5. Trump sacrificed the integrity of the US intelligence community to justify getting into and then out of the war.
The “12-Day War” began with Trump forcing his director of national intelligence (DNI), Tulsi Gabbard, to recant her assessment earlier this year that Iran was not building a nuclear weapon, and ended with the Trump administration disputing a leaked preliminary Defense Intelligence Agency assessment that US strikes had only set back Iran’s nuclear program by a few months. Gabbard and CIA director John Ratcliffe (who lost his nomination for DNI in Trump’s first term over concerns he would politicize intelligence) quickly backed Trump’s claim that Iran’s nuclear facilities had been “obliterated,” and Secretary of Defense Pete Hegseth gave an emotional press conference. While I obviously object to some of the missions performed by the DIA – that’s why I resigned – undermining the credibility of U.S. intelligence assessments only gives Trump more license to invent his own facts.

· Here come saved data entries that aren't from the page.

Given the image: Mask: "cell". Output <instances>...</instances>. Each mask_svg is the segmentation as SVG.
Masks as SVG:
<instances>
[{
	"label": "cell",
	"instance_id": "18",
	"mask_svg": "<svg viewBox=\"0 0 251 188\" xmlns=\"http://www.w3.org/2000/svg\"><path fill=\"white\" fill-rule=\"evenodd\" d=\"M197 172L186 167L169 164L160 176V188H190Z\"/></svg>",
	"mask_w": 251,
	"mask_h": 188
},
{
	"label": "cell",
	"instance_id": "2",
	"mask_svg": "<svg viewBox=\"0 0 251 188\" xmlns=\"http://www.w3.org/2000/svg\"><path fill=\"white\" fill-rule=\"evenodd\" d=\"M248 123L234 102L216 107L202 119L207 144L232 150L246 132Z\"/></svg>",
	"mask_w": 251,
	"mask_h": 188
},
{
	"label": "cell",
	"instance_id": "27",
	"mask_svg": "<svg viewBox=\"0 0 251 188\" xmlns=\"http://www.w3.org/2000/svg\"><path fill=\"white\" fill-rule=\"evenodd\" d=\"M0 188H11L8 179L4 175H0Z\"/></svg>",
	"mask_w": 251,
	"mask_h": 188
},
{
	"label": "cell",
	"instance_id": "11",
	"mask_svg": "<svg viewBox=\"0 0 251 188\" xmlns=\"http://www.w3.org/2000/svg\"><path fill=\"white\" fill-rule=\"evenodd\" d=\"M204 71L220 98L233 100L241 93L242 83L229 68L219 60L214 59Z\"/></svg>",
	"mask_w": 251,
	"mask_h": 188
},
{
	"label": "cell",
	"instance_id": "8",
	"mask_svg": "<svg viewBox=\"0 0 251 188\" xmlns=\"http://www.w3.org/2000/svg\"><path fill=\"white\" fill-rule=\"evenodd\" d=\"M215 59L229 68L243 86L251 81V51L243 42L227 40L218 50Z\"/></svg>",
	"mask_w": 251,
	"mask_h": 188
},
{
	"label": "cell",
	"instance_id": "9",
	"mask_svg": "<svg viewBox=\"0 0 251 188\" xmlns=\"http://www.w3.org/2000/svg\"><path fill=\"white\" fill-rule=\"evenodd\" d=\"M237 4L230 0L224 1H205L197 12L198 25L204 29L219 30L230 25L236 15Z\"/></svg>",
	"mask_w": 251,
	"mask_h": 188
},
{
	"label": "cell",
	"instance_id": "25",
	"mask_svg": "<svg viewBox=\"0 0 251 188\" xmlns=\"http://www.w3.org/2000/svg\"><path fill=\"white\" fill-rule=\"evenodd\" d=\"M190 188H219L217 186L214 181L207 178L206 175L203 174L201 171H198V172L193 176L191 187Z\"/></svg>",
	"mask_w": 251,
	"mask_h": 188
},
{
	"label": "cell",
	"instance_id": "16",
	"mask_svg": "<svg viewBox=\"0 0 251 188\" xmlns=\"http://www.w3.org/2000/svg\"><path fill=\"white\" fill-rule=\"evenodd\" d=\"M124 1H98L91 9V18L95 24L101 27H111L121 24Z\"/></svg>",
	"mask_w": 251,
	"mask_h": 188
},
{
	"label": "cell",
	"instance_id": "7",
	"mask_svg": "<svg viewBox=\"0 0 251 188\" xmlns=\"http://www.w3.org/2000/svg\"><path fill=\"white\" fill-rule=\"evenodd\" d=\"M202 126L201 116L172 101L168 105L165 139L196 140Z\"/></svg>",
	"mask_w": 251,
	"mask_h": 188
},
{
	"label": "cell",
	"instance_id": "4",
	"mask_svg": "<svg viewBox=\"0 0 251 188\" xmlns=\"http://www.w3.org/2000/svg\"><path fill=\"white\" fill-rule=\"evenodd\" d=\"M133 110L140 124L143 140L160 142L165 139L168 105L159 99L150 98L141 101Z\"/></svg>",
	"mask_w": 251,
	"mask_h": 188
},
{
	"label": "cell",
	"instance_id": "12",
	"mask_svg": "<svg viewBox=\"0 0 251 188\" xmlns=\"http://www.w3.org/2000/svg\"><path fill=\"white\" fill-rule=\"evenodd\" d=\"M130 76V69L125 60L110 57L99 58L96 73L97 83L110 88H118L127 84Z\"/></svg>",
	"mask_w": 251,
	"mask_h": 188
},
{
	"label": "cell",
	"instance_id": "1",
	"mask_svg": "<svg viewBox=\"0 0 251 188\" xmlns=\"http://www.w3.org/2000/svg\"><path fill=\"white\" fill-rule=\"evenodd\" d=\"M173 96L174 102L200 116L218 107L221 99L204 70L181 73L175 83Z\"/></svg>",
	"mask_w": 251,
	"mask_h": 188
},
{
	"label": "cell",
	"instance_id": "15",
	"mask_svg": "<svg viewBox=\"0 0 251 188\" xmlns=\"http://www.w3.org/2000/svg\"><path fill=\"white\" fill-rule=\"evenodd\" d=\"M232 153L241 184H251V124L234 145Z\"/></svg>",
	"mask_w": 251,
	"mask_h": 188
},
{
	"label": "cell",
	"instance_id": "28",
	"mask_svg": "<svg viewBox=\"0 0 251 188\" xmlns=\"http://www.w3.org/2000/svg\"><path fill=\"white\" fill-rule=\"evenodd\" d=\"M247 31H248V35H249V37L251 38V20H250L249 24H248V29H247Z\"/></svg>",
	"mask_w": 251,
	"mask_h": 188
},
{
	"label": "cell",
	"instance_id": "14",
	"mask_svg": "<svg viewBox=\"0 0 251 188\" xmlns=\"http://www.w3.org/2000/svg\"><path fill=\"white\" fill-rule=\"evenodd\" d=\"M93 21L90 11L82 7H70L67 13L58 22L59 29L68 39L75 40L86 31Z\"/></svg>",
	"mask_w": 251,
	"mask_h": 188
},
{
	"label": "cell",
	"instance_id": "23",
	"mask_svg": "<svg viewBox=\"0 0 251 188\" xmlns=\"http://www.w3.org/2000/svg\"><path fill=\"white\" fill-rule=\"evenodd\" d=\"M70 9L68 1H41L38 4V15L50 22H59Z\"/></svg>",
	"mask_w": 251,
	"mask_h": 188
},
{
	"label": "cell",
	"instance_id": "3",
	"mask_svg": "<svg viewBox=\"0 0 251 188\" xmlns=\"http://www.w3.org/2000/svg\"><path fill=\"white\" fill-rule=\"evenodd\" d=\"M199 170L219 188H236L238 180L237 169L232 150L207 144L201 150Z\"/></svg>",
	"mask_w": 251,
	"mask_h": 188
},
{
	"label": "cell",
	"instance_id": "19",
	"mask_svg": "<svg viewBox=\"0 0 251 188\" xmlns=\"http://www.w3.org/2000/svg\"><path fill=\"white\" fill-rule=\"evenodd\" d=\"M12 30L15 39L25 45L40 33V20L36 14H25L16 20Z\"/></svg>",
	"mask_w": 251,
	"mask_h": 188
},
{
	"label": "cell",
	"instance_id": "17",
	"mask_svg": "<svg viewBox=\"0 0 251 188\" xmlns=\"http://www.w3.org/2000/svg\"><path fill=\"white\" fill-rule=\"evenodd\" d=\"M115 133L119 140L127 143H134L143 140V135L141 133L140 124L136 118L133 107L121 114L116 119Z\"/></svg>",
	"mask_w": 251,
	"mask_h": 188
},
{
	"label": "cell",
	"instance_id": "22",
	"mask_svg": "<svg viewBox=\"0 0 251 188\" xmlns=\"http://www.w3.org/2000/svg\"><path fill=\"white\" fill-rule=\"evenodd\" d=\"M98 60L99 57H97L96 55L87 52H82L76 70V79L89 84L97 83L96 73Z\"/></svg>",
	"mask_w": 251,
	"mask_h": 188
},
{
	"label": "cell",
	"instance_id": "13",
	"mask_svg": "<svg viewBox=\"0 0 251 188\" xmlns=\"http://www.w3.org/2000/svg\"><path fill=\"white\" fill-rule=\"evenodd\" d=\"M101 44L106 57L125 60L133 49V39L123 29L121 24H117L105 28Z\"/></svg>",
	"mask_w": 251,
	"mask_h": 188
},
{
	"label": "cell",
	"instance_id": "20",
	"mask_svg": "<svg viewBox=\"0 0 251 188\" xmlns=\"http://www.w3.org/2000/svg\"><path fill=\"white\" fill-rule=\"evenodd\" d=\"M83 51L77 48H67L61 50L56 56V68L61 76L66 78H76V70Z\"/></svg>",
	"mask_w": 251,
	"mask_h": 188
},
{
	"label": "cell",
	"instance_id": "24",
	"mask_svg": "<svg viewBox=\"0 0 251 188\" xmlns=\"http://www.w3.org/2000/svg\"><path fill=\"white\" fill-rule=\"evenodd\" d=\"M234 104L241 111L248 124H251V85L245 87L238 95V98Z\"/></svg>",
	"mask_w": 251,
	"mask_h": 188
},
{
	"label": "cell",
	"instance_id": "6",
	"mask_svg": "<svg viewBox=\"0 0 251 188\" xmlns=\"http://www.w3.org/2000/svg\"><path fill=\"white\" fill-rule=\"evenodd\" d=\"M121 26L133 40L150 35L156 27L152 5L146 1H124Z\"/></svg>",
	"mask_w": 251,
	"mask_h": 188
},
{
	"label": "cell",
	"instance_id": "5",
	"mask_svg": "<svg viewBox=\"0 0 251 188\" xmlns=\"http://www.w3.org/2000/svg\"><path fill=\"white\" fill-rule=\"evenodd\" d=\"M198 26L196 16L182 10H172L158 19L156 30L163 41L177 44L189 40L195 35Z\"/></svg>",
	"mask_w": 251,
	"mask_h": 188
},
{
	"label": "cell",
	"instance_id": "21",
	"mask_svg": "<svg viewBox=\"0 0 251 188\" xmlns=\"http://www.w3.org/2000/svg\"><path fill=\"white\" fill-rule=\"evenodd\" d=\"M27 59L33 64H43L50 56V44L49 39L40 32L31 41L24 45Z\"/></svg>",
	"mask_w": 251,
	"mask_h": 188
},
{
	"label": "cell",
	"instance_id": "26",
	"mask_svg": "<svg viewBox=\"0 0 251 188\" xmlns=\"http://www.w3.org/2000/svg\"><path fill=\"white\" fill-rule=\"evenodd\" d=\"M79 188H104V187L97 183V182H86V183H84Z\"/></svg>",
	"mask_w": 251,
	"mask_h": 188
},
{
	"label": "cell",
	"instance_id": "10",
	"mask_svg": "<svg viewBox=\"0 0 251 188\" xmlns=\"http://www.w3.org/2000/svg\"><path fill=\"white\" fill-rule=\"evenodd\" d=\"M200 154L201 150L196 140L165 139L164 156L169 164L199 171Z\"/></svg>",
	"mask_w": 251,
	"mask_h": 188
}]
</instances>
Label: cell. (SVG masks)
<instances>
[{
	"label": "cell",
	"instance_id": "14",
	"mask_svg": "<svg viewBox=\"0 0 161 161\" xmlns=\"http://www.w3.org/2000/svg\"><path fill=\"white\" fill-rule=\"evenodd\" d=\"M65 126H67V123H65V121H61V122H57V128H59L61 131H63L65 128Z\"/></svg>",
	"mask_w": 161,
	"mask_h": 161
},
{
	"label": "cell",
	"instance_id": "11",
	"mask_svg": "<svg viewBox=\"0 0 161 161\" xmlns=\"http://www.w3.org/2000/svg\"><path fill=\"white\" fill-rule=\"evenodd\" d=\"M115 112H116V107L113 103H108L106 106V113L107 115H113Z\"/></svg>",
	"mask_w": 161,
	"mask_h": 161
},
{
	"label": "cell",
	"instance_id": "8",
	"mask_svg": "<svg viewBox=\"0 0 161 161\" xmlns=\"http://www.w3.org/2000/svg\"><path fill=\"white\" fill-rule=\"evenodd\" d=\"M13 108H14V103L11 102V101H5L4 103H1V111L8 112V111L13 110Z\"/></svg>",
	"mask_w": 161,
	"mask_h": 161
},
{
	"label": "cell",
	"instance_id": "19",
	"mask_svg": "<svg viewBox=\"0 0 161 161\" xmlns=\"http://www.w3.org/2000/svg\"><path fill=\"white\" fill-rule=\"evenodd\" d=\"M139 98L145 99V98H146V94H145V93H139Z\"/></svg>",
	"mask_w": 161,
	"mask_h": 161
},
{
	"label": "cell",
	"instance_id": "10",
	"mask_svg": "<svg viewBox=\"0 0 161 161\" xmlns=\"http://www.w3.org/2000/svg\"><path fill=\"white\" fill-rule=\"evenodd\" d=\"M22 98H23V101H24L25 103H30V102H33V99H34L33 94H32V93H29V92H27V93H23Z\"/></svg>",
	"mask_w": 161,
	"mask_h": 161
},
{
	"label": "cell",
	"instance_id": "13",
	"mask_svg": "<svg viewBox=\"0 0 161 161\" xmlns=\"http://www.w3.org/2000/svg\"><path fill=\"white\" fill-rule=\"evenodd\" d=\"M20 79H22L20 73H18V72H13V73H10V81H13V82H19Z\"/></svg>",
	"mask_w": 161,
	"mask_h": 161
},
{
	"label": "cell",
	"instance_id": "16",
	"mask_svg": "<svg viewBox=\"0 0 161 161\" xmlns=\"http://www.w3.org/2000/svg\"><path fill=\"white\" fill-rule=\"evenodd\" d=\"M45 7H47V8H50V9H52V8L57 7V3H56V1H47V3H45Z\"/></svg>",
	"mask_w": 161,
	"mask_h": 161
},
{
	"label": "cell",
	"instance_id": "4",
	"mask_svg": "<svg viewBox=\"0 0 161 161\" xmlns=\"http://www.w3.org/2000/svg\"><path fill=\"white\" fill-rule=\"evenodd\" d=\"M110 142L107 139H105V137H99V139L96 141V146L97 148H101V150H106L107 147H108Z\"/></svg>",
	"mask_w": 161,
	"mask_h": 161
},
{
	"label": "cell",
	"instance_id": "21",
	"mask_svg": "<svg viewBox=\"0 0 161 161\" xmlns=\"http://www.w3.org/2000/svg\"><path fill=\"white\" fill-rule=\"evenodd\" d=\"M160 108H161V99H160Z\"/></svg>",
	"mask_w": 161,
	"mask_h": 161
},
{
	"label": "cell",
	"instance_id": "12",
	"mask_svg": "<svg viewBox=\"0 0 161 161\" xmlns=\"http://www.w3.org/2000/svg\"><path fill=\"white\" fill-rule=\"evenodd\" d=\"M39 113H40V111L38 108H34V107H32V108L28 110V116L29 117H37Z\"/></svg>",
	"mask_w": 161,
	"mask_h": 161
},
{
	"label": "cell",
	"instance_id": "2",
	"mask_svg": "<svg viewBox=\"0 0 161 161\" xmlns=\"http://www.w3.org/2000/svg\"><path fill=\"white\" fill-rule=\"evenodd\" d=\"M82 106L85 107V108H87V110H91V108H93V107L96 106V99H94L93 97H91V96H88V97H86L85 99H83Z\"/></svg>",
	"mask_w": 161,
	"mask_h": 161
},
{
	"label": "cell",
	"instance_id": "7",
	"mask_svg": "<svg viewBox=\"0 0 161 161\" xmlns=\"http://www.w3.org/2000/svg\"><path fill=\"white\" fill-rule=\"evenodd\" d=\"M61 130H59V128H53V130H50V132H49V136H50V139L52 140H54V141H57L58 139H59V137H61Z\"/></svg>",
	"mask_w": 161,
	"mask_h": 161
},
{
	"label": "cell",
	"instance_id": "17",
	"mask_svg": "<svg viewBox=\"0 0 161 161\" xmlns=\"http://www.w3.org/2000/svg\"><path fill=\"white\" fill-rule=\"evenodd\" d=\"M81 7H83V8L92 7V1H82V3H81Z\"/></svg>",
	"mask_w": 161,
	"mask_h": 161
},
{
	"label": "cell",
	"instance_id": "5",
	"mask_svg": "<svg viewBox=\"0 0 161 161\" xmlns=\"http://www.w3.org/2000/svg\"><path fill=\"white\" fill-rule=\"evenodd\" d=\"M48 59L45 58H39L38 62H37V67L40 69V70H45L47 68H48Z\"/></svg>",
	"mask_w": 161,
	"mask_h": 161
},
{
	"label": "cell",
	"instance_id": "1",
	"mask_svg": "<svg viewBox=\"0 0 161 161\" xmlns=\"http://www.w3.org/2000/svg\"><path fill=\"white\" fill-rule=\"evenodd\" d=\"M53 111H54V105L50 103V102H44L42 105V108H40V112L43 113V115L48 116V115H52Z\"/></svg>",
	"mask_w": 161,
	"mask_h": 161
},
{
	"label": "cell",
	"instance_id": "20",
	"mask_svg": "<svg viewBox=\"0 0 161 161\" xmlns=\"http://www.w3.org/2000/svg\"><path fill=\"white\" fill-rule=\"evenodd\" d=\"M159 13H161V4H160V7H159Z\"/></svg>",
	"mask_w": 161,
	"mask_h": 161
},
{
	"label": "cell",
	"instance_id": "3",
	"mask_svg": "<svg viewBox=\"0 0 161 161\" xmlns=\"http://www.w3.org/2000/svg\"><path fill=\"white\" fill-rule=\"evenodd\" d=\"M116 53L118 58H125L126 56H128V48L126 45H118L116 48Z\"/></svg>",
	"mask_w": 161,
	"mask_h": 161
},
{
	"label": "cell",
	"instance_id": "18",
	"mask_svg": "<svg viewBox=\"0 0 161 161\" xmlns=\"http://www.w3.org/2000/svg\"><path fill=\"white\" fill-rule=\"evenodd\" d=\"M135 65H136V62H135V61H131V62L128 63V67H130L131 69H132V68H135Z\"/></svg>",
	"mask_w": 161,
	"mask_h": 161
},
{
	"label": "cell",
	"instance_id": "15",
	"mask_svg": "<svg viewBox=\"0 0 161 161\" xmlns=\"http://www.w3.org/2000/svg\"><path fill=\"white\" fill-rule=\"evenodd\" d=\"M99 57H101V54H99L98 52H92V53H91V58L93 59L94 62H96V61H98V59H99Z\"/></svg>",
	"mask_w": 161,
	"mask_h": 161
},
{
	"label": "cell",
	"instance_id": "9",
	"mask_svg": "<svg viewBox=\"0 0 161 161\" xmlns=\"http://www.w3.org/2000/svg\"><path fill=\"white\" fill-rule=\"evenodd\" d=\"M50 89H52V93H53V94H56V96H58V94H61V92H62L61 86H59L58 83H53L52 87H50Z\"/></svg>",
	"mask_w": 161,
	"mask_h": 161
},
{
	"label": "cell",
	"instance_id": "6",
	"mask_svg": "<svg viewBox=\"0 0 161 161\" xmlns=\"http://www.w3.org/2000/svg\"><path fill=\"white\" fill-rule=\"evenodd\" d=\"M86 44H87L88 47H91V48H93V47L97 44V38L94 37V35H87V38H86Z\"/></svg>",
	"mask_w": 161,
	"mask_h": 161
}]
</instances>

6. Trump used the war to undermine democracy in the US and Israel
With the war as a pretense, the Trump administration launched a new wave of racist ICE roundups, this time against Iranian asylum-seekers and other Iranian immigrants. And while Israel is hardly “the only democracy in the Middle East” (a tagline that ignores Israel’s brutal apartheid rule over Palestinians and its northern neighbor Lebanon, which is a democracy, if a deeply dysfunctional one) Democratic rule for even its Jewish citizens took another blow when Trump implied in a Truth Social post he would cut military aid to Israel if prosecutors didn’t abandon Netanyahu’s long-running corruption case. The threat apparently worked, with the Jerusalem district court agreeing on Sunday to postpone Netanyahu’s upcoming court appearance. While Netanyahu has regularly used Israel’s security situation as an excuse avoid court – his corruption trial has been a key motivation for starting or prolonging Israel’s post-October 7 wars – this is the first time he’s gotten Trump to threaten his own country on his behalf.

Harrison Mann is a former US Army major and executive officer of the Defense Intelligence Agency’s Middle East/Africa Regional Center who resigned in protest of his office’s support for Israel’s war in Gaza under the Biden administration. He is currently with Win Without War.